DEV Community

Albert Zeyer
Albert Zeyer

Posted on

Managing paper bibliography, reading list

(Meta question: Maybe this community not the right place to ask, as this question is more about academic research, less about software development. But I really don't know where to ask. StackExchange will close this as opinion-based. Quora is only for short questions (asked here). Reddit maybe but not sure where exactly. Twitter maybe, as this would reach some relevant people, but this is again only for short questions.)

So far, when I stumbled upon a nice paper (all the time when I open my Twitter timeline), I put it on a reading list, which is a Google Doc, or leave the paper open in a tab until I get time to read it later. That's how I easily end up with 100s of open tabs. Some of them I read, and then I also put them in other Google Docs for some specific research field which I work on where it relates to. I also have a huge Bibtex file which I edit by hand, where I put papers in which I cite in own papers. I further have some scripts which organize, unify and deduplicate entries in that Bibtex file.

Google Doc is online, and the Bibtex file in some Git repo, so everything is properly synchronized. This is an important requirement.

However, it doesn't scale well, and is annoying to organize. I have all these tabs open because it is way too complicated to open the Google Doc and put it in there for potential later read, maybe with some note where I found it or why I think it is relevant for me. Then sometimes each month I go through all these tabs and put it into the Google Doc, which is pretty annoying.

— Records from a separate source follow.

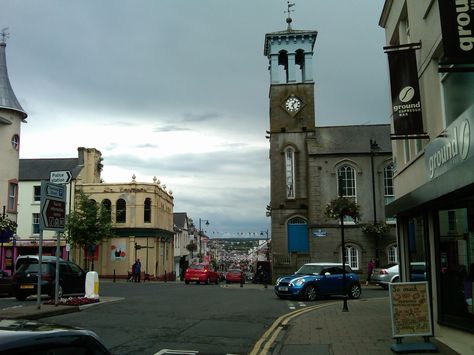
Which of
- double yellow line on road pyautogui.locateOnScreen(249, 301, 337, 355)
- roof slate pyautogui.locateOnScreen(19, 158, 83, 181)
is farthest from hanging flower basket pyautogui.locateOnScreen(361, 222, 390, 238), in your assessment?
roof slate pyautogui.locateOnScreen(19, 158, 83, 181)

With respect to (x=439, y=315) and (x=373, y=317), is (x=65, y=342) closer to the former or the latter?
(x=439, y=315)

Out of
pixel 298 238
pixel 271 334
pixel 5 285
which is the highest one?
pixel 298 238

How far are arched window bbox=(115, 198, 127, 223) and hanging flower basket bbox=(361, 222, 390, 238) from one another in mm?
23058

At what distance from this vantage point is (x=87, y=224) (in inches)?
1652

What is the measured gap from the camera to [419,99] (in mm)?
11227

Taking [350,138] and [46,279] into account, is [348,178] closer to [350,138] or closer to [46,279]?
[350,138]

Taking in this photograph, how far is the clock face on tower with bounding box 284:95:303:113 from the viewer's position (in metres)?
41.8

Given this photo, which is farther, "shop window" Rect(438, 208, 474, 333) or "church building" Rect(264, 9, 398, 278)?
"church building" Rect(264, 9, 398, 278)

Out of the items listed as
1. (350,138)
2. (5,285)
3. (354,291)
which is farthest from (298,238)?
(5,285)

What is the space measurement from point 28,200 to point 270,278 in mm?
23631

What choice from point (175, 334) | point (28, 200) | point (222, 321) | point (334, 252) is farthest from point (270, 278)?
point (175, 334)

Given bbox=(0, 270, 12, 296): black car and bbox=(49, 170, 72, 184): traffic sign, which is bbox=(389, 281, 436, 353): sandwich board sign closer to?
bbox=(49, 170, 72, 184): traffic sign

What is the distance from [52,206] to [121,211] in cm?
3481

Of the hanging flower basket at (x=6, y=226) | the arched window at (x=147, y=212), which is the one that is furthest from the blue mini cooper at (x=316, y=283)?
the arched window at (x=147, y=212)
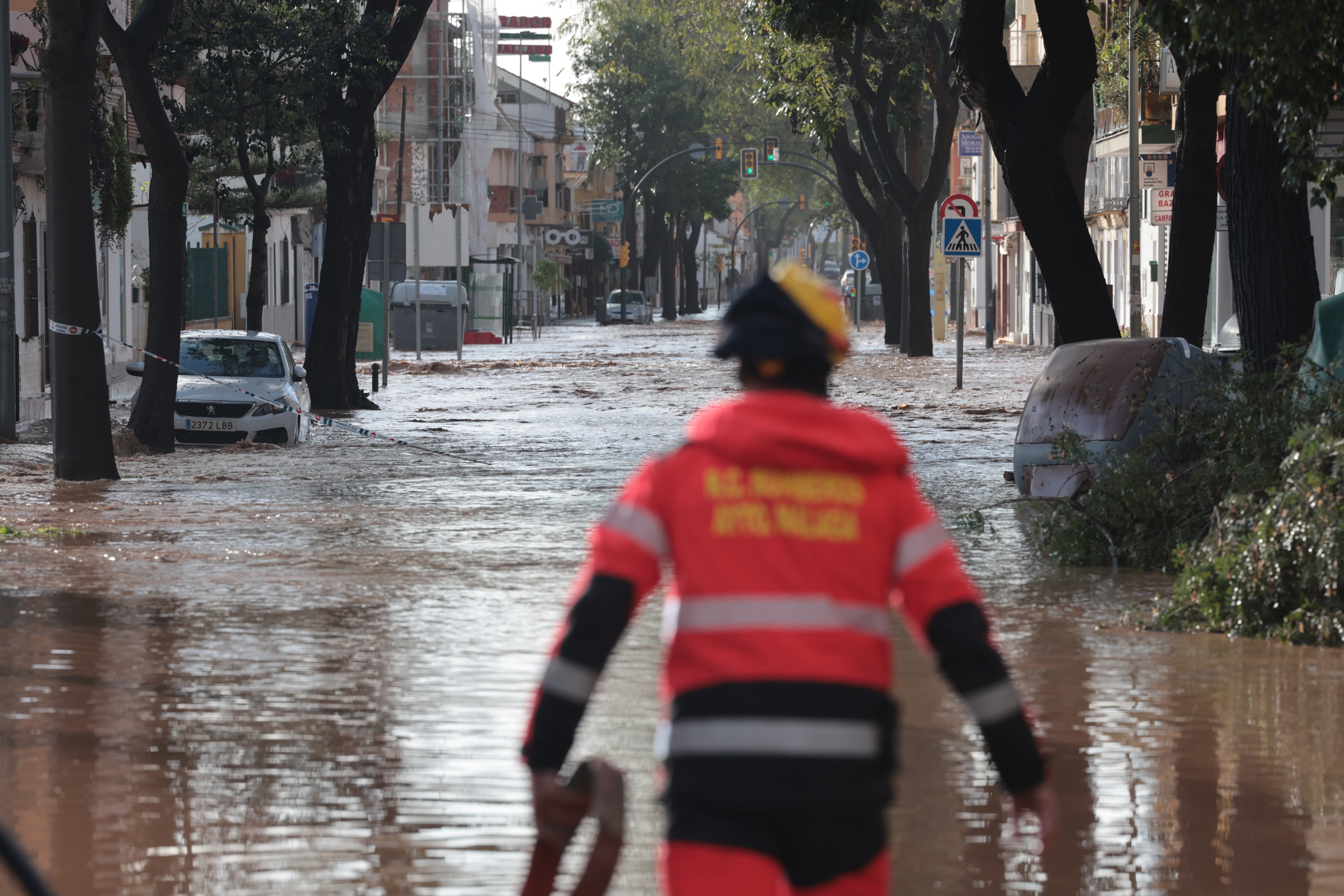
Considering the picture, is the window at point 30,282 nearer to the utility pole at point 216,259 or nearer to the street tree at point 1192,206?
the utility pole at point 216,259

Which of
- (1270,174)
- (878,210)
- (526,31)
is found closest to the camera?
(1270,174)

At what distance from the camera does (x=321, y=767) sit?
656 cm

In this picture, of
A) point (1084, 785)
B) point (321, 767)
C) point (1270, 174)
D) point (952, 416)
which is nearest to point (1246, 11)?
point (1270, 174)

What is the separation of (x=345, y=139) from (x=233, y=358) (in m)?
4.91

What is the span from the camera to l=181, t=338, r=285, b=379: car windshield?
22062 millimetres

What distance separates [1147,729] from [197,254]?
41.2m

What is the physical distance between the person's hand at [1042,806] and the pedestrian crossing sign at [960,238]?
26002 millimetres

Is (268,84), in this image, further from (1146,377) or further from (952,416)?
Result: (1146,377)

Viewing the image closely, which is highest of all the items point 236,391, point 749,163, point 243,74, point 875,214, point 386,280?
point 749,163

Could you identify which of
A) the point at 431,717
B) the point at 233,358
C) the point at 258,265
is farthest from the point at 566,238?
the point at 431,717

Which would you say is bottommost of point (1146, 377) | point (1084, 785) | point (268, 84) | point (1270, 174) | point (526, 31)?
point (1084, 785)

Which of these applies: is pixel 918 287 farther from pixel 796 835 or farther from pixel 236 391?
pixel 796 835

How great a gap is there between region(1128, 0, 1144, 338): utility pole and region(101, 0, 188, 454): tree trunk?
19824 millimetres

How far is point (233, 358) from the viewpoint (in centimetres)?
2230
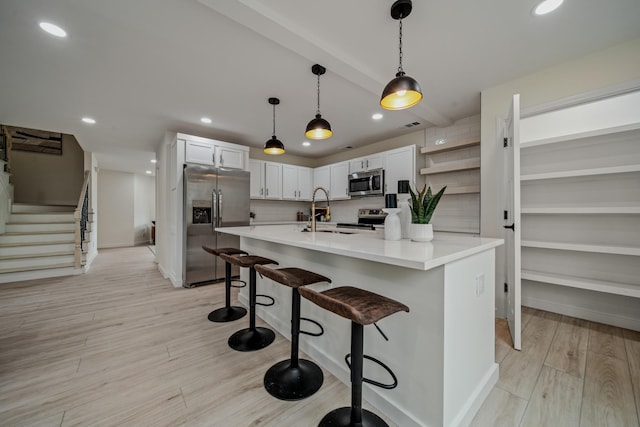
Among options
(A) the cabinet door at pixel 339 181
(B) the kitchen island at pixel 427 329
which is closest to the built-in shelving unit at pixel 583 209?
(B) the kitchen island at pixel 427 329

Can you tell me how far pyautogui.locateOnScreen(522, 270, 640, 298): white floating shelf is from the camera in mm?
2137

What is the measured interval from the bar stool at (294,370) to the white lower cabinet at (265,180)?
3596 millimetres

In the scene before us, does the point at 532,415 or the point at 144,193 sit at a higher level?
the point at 144,193

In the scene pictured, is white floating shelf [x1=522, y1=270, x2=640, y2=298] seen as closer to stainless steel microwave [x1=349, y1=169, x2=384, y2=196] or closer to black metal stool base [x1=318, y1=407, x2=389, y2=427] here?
black metal stool base [x1=318, y1=407, x2=389, y2=427]

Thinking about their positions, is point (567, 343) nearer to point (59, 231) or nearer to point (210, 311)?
point (210, 311)

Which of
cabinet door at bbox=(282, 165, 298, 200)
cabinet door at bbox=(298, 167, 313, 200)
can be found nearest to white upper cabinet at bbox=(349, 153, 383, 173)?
cabinet door at bbox=(298, 167, 313, 200)

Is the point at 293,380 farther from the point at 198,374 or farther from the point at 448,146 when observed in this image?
the point at 448,146

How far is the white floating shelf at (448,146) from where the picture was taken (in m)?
3.52

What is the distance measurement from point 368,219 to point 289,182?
2.02 metres

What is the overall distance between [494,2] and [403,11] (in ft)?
2.13

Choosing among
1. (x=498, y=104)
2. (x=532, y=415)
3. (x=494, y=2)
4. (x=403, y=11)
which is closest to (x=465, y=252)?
(x=532, y=415)

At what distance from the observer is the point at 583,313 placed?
2586 mm

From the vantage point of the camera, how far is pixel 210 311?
2.88m

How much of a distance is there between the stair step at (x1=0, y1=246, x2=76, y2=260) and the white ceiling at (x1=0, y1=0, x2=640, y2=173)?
2264mm
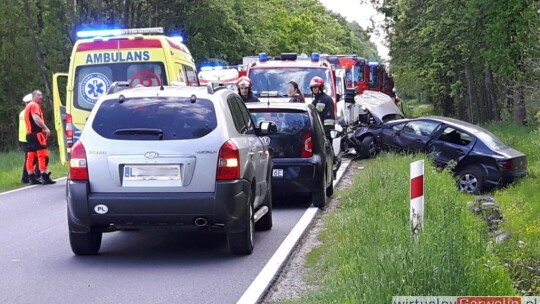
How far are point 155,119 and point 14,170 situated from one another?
13.2 metres

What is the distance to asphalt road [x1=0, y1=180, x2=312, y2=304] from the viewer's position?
736 centimetres

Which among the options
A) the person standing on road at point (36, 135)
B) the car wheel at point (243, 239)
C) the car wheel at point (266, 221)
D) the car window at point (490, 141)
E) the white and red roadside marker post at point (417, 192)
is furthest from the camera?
the car window at point (490, 141)

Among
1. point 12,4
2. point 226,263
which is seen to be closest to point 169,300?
point 226,263

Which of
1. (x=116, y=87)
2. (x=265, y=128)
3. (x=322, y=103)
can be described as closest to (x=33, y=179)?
(x=322, y=103)

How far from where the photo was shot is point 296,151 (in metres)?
12.6

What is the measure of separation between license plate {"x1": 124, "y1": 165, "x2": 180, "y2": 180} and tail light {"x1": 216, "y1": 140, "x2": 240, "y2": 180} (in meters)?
0.42

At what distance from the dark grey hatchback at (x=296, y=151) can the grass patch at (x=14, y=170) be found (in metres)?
6.60

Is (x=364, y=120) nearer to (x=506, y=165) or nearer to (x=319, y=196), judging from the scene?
(x=506, y=165)

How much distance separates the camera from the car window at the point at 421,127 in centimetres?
1917

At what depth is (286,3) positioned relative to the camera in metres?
88.8

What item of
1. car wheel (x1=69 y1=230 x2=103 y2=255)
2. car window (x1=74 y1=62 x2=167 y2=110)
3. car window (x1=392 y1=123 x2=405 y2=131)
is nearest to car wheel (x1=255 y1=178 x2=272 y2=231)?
car wheel (x1=69 y1=230 x2=103 y2=255)

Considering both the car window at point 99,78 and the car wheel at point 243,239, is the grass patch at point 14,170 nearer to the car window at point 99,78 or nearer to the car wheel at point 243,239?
the car window at point 99,78

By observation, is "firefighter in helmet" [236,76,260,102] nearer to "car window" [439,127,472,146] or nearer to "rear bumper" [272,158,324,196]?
"rear bumper" [272,158,324,196]

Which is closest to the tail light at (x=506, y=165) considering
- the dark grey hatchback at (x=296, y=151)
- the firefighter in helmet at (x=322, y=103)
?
the firefighter in helmet at (x=322, y=103)
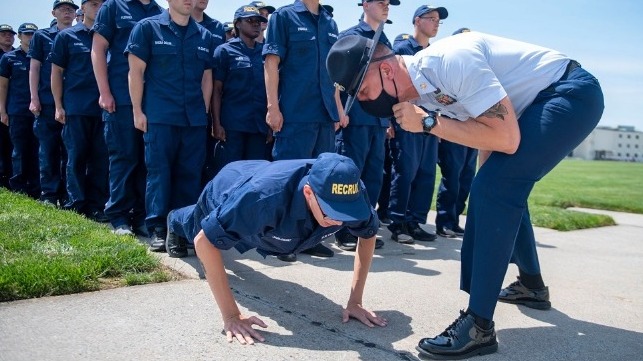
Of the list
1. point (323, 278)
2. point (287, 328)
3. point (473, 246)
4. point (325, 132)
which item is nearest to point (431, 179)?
point (325, 132)

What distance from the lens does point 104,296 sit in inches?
125

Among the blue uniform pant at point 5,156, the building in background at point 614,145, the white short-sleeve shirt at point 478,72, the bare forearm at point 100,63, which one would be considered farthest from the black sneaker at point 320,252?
the building in background at point 614,145

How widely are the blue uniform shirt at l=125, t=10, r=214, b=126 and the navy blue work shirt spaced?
1.75 meters

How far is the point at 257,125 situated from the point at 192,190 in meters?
0.94

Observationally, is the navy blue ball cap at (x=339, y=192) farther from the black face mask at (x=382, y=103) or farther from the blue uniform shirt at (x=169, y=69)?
the blue uniform shirt at (x=169, y=69)

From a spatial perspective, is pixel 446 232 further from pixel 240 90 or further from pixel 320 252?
pixel 240 90

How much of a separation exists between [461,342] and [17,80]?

So now I considered to use Zotero. But this lacks a lot of what I do currently, e.g. running my scripts to unify entries. I saw that there is a plugin architecture, and the Zotero-better-bibtex plugin, and a Python script using that debug bridge. So probably I can use that as a base to make my existing scripts work. But not sure if I should work on that now. I also wonder a bit that I still need to put so much own work into it, and how other people are doing this.

Also, importing a paper in Zotero is still not so easy. E.g. when I have some Arxiv page open, ideally I want to do a single click to import it. But now I need to click the "export as bibtex" button, copy that into clipboard, then import that in Zotero, and then currently manually edit the entry to be consistent. Edit I just needed a reload of the Arxiv page after I enabled the Chrome extension. After that, the import properly works now with a single click, which is nice. It still might need some post-editing, e.g. changing "Journal article" to "Report", and maybe other things.

Maybe I have not found the right plugins yet. Or maybe there are also better solutions than Zotero. Or maybe I do things wrong. I would just like to know how others are doing this.

Top comments (1)

Collapse
 
benjioe profile image
Benjioe • Edited

What features do you need ?

I see only two main features :

  • Save some url in an online reading list => for that, I just use browser's bookmarks
  • Save article content with "some note where I found it or why I think it is relevant for me" => I know that's Microsoft Onenote can be configure to add origin url when you past a content.